Despite the bureaucratic nature of teachers unions, they are still an essential organization of the working class, and we should question the motives of politicians who unfairly criticize them. Teachers unions are targeted because teachers and other education workers are the linchpin in capitalist profits; they not only teach but also provide needed childcare for the working class. It makes sense that the capitalist class is doing what it can to silence teachers’ concerns, which threaten the tantalizingly imminent return to its regularly scheduled programming — profiting off the overworked and underpaid working class. Nothing in Yang’s platform mentions teachers unions, even though NYC’s mayor controls education, and a major part of his job is negotiating with unions.
In addition to the charter school into which he has already poured his own money, Yang has mentioned that he is open to establishing more. Charter schools and other types of school choice policies are prime examples of educational privatization — while charters benefit from public funding, they can also receive corporate donations and be run by for-profit management organizations, draining money from public school budgets. Charter schools are also highly segregated and greatly vary in providing quality, consistent education. Moreover, they further divide the working class by creating large swaths of non-unionized teachers.
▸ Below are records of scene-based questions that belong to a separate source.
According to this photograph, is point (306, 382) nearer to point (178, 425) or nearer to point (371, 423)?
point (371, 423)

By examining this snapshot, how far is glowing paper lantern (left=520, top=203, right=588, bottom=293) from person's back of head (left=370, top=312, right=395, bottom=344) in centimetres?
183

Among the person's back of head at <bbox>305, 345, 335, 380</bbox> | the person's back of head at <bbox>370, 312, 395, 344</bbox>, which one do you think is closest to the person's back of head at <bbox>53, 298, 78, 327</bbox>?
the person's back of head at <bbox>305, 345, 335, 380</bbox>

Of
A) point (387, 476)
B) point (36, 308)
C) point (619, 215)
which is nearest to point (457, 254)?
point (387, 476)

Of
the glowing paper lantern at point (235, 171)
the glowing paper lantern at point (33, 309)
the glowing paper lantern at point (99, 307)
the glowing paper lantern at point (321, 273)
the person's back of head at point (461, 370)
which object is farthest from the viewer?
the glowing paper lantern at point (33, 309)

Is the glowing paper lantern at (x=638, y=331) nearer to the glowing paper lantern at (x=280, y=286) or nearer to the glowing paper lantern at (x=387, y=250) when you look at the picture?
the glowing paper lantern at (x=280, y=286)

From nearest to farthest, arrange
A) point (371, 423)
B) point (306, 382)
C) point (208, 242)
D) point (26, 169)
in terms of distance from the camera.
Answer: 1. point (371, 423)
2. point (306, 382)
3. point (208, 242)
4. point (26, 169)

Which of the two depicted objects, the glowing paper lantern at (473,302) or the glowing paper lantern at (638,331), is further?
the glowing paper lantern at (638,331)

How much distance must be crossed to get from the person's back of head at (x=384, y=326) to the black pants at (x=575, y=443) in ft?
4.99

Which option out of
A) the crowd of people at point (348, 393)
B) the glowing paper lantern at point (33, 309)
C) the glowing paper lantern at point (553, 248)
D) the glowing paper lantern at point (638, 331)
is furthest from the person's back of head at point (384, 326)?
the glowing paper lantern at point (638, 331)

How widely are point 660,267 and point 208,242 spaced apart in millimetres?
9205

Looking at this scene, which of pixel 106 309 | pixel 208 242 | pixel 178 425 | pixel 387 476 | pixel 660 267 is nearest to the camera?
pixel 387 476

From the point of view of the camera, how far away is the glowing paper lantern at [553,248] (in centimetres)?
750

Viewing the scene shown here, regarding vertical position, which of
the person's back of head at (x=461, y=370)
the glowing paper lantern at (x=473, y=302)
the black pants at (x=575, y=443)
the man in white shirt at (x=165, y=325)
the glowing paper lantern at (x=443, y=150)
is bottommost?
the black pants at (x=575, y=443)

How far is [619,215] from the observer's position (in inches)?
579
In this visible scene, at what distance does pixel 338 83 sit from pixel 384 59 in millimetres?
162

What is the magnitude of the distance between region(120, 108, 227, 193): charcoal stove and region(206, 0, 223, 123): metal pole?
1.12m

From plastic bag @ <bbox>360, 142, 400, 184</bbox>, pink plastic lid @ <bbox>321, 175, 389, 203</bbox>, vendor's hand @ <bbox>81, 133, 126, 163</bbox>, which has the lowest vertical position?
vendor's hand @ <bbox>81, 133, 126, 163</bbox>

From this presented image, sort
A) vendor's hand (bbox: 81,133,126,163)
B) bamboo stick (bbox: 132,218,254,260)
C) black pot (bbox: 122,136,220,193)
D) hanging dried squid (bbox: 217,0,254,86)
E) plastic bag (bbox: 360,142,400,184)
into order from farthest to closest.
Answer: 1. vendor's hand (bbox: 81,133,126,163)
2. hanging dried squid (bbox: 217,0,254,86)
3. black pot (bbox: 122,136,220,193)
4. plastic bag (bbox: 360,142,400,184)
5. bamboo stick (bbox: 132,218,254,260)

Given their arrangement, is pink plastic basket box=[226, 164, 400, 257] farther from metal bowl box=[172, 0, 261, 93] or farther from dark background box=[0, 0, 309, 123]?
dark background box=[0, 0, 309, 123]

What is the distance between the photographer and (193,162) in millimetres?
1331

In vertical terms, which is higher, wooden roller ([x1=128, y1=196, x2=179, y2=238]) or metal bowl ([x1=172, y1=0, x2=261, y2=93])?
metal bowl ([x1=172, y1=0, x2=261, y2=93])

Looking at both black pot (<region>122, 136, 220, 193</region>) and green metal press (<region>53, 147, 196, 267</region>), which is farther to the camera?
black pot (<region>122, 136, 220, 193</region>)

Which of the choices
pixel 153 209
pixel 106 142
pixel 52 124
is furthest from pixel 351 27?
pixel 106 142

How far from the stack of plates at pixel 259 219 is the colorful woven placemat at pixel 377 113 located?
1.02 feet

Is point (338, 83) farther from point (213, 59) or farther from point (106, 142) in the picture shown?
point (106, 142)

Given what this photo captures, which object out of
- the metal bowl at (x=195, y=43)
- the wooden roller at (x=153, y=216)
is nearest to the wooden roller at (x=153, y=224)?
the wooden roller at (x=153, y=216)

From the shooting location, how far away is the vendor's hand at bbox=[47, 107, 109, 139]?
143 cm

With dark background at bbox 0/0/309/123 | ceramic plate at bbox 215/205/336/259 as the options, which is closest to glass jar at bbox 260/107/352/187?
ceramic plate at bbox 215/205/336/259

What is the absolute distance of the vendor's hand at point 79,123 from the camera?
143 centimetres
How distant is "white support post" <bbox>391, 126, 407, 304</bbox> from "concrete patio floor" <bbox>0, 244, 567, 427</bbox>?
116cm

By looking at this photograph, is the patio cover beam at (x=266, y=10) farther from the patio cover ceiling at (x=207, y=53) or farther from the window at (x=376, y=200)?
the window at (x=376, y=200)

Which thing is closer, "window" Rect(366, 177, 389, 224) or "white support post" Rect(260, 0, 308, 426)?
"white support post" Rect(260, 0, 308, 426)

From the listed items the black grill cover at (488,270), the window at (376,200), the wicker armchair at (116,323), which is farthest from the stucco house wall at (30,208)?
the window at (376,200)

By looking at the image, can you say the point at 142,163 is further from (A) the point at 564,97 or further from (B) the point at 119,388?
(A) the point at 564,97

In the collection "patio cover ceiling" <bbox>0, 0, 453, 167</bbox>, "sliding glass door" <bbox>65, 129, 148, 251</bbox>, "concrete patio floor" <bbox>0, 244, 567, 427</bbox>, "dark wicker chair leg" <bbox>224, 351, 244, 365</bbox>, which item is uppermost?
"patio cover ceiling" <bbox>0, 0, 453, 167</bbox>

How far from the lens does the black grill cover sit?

Yang tweeted in 2019, “There are very good public schools and very bad public schools. There are very good charter schools and very bad charter schools.” It would benefit Yang to consider what factors drive down the quality of public schools and permit highly questionable privately operated schools to open up — it might have something to do with privatization.
Let’s not be fooled by Yang’s veneer of progressivism: as long as he is aligned with the Democratic Party, his policies will always align with capitalists over people.